Our main website for work is hosted in the cloud and is maintained by a company we’ve worked with for over 15 years. It’s generally very reliable and so are the periodic patches/updates they do.
There was a patch scheduled for a recent Wednesday night and I made a mental note to check on things on Thursday morning – just in case. This check is usually nothing more than logging in to the website and making sure things are where I expect them to be – then updating the team.
Thursday morning I opened up my email to a flurry of system messages indicating an extended downtime – much longer than we usually see. I quickly checked and the system let me log in – and we appeared to be up and running – so my message to the team was that things looked a little bumpier than usual and we should be a little extra vigilant in our review.
And then things started to get weird.
I edited a page just fine, but the second page wouldn’t save. I could download an image, but not upload it to a new folder. If I changed the format and tried again, it would work. Some pages wouldn’t update and some would.
I reached out to my colleagues and their testing was all over the map. Some things that worked for me didn’t work for them. In a couple of cases, an entire function wouldn’t load.
Then I got a note from another editor on campus reporting a new problem.
But, there was no pattern. My notes continued to grow with problems and exceptions – making it challenging to even figure out how to report. I opened a ticket with our support, assumed it was the patch, and shared all the conflicting notes.
I updated the team and we continued to try and test. It wasn’t time to update all the editors across campus, but I was starting to think about that email.
Support got back to me asking for screenshots and noting they were looking into it. Which suggested that this was just us and not a buggy patch that they would roll back from all the clients.
I sent out a note to the editors and explained where we were and that they should stop editing until we had more information. I promised to keep them in the loop.
My boss was out this week and I sent a note to his peers to update them in case they got any questions.
And then, things got worse.
I got another update from support – another person this time – and they reported that the night before (and continuing into the day) our website was the subject of a DDOS attack.
DDOS stands for Distributed Denial of Service – where hundreds or thousands of compromised computers in a network are directed to send potentially millions of requests to a website.
This is usually more than enough to crash the site. And keep it down until they stop.
Our support had been battling this overnight and managed to get some degree of stability by blocking traffic from 14 different countries. It cut the attack in half and got the site up and running again, but since the attack was ongoing it made the editing unstable.
And, they had tried to notify us of the problem by emailing a staff member that hadn’t worked at UA in over 5 years. Sigh.
I was supposed to lead a training session/office hours meeting with about 30 people that afternoon, but knew there was no way I could do that and keep on top of the problem.
I hadn’t created the meeting so I couldn’t cancel it in the system, but sent out an email to the potential participants to let them know the situation – and promised to join the call anyway for a few minutes in case anyone missed the cancellation notice.

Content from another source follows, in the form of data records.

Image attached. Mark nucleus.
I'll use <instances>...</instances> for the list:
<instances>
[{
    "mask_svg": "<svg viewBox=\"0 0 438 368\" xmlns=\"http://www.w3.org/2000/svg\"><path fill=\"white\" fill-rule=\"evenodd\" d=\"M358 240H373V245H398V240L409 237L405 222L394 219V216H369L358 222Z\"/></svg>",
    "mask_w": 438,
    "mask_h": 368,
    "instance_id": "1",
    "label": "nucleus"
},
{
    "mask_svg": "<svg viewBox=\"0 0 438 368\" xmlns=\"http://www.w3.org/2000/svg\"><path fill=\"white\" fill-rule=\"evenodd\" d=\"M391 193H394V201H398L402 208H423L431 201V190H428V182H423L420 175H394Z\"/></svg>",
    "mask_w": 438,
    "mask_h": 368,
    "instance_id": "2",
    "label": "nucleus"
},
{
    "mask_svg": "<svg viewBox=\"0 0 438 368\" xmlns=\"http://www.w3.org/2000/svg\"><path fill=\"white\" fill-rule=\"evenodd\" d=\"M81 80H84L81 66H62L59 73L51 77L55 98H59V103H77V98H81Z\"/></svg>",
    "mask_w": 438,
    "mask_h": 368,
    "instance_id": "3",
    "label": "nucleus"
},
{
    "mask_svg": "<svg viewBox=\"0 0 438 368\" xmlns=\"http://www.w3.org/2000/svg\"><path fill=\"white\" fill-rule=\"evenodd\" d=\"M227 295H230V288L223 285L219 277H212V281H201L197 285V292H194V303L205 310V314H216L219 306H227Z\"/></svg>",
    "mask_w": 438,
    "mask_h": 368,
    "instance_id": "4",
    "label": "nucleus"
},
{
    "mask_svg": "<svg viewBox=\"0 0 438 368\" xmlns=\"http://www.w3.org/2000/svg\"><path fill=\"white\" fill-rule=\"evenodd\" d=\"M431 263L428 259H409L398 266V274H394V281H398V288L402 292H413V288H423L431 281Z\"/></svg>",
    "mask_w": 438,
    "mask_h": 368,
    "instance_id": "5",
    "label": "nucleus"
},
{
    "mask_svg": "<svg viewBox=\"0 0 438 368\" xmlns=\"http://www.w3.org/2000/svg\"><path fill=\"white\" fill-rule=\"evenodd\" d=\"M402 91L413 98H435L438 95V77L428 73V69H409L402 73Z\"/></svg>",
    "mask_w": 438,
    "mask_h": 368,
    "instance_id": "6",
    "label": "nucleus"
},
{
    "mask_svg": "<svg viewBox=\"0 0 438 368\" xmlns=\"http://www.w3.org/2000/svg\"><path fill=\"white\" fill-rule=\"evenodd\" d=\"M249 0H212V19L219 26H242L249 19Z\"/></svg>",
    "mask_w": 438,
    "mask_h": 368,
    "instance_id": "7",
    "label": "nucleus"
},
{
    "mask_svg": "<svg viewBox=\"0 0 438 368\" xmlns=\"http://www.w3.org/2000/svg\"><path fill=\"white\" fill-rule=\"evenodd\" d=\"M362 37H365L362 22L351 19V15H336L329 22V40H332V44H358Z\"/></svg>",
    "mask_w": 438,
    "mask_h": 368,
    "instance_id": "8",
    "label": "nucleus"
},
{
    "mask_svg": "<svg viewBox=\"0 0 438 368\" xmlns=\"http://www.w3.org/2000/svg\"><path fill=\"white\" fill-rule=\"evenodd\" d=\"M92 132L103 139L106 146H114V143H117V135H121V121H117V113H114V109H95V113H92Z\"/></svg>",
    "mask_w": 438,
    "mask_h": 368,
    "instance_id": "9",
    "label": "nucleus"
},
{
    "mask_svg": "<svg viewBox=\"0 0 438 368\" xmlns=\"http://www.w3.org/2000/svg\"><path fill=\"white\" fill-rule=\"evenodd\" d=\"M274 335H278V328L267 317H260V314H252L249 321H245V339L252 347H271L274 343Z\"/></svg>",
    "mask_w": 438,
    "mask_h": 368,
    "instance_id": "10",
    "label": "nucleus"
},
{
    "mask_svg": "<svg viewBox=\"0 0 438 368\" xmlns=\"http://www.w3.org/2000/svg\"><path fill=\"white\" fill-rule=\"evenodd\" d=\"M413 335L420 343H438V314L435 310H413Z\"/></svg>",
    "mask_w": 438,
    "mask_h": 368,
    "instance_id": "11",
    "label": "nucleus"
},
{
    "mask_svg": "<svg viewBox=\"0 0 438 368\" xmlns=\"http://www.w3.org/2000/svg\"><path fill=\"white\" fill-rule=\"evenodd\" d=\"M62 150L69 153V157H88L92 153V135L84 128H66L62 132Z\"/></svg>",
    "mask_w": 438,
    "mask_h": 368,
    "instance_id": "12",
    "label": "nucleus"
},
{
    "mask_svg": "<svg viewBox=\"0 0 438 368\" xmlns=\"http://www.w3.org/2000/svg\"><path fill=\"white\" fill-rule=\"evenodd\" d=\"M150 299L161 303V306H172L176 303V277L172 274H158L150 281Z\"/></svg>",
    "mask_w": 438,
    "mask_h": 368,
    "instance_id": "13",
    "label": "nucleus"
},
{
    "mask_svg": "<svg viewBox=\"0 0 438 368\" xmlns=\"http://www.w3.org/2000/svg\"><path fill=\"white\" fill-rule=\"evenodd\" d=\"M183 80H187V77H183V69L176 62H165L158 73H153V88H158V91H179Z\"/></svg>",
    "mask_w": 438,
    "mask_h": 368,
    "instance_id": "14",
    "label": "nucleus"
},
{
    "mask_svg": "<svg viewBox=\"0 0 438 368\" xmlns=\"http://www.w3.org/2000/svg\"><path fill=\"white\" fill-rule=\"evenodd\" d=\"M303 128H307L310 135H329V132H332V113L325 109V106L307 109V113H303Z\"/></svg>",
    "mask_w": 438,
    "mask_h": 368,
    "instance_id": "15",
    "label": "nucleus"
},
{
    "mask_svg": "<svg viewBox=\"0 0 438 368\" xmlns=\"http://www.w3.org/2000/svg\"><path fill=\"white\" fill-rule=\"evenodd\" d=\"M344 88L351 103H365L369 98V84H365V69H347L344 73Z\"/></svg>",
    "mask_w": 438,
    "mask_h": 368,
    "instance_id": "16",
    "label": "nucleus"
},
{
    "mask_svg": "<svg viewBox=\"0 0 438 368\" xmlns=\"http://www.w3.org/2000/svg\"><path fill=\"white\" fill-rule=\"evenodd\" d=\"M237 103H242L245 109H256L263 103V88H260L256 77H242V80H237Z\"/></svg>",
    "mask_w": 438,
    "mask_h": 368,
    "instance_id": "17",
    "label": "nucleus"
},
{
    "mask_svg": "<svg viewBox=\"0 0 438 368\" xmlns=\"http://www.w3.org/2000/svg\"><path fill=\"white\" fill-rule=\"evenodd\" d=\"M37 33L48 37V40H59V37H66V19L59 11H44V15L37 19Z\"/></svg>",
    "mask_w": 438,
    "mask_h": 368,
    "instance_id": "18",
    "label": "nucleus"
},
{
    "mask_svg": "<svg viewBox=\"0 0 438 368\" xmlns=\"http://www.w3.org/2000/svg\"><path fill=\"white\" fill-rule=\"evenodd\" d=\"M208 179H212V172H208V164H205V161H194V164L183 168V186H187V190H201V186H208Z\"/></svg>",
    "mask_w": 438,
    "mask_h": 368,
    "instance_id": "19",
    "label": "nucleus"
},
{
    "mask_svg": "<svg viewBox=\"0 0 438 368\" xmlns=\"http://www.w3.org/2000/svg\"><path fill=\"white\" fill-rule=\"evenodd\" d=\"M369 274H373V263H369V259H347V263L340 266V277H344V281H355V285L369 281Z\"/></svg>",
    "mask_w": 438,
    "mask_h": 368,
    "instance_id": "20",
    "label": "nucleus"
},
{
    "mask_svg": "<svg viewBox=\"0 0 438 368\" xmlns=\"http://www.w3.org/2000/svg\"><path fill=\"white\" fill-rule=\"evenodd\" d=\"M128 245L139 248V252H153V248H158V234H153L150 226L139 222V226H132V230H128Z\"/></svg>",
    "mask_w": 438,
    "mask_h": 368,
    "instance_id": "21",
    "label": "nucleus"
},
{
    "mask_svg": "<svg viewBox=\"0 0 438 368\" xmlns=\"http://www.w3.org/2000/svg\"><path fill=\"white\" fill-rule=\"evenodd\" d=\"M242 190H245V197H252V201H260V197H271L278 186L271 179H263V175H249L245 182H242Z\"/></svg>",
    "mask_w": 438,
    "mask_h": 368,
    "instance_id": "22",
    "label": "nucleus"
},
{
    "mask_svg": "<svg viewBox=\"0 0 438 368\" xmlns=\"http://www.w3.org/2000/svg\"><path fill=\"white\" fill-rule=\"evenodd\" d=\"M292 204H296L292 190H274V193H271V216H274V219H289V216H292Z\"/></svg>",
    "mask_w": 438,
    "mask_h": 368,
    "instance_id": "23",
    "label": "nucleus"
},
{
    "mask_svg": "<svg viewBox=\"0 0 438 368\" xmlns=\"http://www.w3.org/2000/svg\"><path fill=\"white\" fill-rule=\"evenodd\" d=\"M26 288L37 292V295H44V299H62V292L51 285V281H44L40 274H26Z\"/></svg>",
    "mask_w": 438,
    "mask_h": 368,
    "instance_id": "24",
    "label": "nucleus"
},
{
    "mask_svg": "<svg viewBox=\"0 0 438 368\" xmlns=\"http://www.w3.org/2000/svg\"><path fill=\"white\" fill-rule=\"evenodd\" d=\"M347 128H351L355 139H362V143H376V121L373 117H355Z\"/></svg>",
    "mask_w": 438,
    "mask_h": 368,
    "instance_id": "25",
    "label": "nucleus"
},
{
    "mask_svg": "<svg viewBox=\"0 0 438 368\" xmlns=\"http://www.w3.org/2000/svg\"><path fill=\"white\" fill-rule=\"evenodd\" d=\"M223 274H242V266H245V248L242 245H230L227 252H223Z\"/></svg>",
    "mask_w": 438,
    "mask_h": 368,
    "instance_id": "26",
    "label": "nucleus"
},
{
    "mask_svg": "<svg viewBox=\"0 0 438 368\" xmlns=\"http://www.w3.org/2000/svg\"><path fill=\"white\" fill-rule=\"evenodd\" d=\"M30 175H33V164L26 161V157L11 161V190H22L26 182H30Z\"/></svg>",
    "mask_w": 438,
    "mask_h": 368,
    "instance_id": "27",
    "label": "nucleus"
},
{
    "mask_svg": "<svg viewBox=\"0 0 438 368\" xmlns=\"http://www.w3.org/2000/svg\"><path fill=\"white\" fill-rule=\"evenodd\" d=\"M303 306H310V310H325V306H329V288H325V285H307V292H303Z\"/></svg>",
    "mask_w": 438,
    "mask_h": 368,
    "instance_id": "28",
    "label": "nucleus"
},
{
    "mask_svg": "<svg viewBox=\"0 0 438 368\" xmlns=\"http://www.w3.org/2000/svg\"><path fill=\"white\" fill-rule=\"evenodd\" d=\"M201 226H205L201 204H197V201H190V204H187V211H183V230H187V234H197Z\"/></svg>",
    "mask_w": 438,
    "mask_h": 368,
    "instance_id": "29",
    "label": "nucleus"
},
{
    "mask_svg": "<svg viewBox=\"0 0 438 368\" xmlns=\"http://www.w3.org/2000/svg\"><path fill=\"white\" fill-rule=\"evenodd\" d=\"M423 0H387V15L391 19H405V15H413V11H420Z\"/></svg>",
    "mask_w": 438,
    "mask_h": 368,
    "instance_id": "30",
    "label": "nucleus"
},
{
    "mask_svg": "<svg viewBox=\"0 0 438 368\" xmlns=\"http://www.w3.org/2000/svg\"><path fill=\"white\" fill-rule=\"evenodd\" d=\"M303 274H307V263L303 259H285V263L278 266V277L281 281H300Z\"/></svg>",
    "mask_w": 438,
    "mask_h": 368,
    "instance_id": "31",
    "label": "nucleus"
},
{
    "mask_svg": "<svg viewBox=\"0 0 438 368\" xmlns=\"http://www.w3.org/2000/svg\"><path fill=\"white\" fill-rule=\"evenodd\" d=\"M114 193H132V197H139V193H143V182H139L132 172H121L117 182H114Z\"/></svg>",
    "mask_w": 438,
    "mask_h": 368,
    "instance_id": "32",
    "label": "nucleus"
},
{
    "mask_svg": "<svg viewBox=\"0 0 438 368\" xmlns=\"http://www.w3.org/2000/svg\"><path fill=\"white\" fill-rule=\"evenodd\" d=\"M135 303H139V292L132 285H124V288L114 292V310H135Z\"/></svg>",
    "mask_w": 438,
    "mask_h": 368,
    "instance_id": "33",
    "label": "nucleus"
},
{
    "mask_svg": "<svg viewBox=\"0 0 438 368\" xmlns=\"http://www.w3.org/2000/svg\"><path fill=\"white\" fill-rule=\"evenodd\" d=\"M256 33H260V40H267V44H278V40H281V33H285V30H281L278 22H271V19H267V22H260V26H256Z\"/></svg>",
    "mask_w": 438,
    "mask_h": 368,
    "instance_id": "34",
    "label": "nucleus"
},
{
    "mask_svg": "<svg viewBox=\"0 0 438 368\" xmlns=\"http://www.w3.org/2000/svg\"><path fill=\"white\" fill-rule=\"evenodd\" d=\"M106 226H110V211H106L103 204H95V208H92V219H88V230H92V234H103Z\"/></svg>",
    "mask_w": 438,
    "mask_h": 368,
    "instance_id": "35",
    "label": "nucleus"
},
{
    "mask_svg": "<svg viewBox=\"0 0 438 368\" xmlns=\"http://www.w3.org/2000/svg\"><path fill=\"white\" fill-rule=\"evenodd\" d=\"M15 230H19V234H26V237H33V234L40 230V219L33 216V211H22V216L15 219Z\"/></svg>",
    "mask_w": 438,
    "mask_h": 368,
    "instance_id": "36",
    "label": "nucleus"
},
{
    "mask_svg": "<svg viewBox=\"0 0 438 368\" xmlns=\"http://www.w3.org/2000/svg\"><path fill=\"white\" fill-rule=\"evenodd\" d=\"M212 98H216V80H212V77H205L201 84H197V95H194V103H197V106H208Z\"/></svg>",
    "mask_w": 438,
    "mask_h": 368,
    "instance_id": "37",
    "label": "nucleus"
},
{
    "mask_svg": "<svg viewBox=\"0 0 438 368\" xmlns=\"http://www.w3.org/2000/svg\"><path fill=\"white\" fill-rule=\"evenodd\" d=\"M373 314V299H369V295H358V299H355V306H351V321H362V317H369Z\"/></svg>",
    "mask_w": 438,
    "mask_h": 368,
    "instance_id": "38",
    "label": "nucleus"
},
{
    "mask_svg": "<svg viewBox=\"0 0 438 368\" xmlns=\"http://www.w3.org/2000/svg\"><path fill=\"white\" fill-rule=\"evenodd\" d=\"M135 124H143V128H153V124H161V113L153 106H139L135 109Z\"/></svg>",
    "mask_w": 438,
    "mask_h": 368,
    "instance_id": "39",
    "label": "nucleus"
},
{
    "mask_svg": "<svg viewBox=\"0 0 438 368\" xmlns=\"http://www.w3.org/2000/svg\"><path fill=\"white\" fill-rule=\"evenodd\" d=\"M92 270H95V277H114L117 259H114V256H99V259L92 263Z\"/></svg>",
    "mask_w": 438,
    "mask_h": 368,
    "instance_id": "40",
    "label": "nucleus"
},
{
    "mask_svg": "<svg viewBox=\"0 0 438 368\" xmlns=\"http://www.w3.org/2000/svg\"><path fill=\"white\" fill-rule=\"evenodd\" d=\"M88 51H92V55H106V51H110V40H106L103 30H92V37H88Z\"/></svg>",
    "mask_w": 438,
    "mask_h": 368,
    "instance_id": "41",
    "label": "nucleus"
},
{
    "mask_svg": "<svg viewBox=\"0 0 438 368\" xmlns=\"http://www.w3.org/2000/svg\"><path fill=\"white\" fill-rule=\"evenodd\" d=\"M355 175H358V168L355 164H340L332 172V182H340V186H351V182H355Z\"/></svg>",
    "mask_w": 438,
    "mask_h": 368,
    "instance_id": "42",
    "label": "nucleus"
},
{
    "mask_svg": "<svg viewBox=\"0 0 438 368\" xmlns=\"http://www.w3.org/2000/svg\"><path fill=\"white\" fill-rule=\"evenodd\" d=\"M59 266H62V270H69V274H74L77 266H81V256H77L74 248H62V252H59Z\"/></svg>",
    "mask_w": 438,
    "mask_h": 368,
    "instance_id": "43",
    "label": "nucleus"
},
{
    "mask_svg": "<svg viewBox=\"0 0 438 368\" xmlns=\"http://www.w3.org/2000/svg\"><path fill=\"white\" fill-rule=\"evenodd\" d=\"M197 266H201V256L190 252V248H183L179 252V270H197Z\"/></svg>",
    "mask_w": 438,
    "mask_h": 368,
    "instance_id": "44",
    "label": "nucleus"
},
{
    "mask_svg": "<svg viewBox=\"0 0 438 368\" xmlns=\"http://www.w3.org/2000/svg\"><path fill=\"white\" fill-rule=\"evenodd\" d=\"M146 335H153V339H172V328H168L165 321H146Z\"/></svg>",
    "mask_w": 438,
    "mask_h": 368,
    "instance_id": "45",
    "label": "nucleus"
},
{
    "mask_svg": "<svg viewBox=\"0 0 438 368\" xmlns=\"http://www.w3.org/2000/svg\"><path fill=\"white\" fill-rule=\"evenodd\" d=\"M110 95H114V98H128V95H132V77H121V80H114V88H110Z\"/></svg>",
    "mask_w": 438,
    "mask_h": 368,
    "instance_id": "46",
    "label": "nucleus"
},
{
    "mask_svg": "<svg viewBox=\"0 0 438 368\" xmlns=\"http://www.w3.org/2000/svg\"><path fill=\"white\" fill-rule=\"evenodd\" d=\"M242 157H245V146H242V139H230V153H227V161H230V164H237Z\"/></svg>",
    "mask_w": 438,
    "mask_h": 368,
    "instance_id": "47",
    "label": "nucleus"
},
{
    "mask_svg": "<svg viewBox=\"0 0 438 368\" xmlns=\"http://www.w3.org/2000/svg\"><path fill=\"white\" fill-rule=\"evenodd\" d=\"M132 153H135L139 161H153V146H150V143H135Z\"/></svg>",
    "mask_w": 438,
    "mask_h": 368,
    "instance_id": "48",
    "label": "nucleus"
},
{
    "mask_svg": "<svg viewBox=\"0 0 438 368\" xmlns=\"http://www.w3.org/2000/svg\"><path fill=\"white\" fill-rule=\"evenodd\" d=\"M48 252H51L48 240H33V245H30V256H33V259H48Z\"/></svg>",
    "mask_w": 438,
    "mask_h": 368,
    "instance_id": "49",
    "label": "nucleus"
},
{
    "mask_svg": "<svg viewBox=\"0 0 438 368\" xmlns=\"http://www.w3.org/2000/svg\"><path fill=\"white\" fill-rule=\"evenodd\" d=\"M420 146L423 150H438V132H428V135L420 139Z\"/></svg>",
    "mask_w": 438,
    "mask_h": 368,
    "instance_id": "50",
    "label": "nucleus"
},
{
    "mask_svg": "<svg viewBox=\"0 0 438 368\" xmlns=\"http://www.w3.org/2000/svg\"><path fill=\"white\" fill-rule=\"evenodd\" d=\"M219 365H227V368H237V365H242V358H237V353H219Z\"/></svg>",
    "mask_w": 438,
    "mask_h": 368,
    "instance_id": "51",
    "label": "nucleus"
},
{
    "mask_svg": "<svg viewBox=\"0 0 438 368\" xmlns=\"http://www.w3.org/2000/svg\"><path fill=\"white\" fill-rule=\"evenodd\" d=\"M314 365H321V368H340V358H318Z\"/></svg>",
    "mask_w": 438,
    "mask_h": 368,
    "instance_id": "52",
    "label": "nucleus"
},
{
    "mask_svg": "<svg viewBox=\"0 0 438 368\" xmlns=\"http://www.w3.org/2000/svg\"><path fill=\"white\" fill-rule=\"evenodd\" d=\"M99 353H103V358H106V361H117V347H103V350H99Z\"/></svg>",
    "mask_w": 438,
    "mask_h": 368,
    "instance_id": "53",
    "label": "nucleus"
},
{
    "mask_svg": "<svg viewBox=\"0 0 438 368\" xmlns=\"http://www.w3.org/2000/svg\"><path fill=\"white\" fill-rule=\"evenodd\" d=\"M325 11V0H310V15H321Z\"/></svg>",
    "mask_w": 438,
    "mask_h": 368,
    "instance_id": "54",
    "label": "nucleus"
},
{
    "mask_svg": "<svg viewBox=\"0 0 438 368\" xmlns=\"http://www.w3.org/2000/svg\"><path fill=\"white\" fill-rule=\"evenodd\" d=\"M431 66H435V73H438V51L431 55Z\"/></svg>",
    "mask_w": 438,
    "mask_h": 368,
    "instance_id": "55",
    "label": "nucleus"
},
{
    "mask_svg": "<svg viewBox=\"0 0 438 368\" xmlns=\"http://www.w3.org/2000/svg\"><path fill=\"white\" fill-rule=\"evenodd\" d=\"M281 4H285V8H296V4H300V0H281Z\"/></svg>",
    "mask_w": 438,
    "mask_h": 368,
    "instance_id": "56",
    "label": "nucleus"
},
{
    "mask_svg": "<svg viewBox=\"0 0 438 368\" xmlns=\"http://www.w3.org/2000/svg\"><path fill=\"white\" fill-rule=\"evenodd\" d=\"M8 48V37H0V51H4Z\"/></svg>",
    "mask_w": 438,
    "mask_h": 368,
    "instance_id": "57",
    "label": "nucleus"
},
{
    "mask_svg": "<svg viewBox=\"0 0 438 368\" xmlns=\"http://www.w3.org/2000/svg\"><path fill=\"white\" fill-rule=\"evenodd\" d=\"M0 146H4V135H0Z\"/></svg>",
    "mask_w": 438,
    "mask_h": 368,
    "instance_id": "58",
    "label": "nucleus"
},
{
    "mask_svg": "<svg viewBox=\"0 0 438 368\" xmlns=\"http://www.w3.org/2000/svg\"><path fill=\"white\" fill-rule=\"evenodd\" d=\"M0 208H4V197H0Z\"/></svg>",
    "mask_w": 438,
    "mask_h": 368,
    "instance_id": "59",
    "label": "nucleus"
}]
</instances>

I updated the team again, then got on a call with support about the situation and options – which ran long so I had to have another colleague hop on the call in my place to explain what was going on.
With the support call finished, I joined the call and used that time to copy the information from the support tickets to a separate system used by our IT department.
When I ended that call, our IT department reached out and suggested the proposed solution from support sounded like a scam.
The only good news was that during the support call it appeared that the attack had halted, for the time being.
I sent another note to the editors explaining where we were and told them I would do more testing in the evening. I finished up the workday with a call to the team on our next steps.
After a short break to eat, I logged in back and did another round of testing and tried to catch up on updates.
On Friday, I did more testing with the team and then sent a note to the editors to let them back into the system.
As the morning went on, support started to pressure me to make the switch to this new system. From my own research it had some serious problems and I needed a consultation with our IT department to clarify. We ultimately decided to leave things as they were for over the weekend and regroup on Monday.
In the meantime, a potential law student reached out from another country and reported through the channels that they couldn’t access our website.
Support confirmed the error they were getting matched with their country being blocked. I explained what was going on and promised a quick resolution.
It was an exhausting couple of days, but I did get some good feedback from the editors about how I handled the situation and I did my best with what I had at every step.
Still, I feel responsible as the caretaker and webmaster of the site.
I had some homework over the weekend to get a better handle on the solution – a CDN (Content Delivery Network) – and we regrouped on Monday to keep working the problem.
Though, I suspect I won’t sleep well until we’re finally past this hurdle since we could easily get attacked again – and there’s no way of knowing why.
Update: the CDN is working, though not without some bumps. Our log-in stopped working for a bit and we had to work around that. There’s also an update delay we’re trying to get used to. And I’ve got some subsites to add to a list to resolve.
But, we’re generally safer and now more stable.
Though, I kinda wish it had just been a buggy patch we could roll back.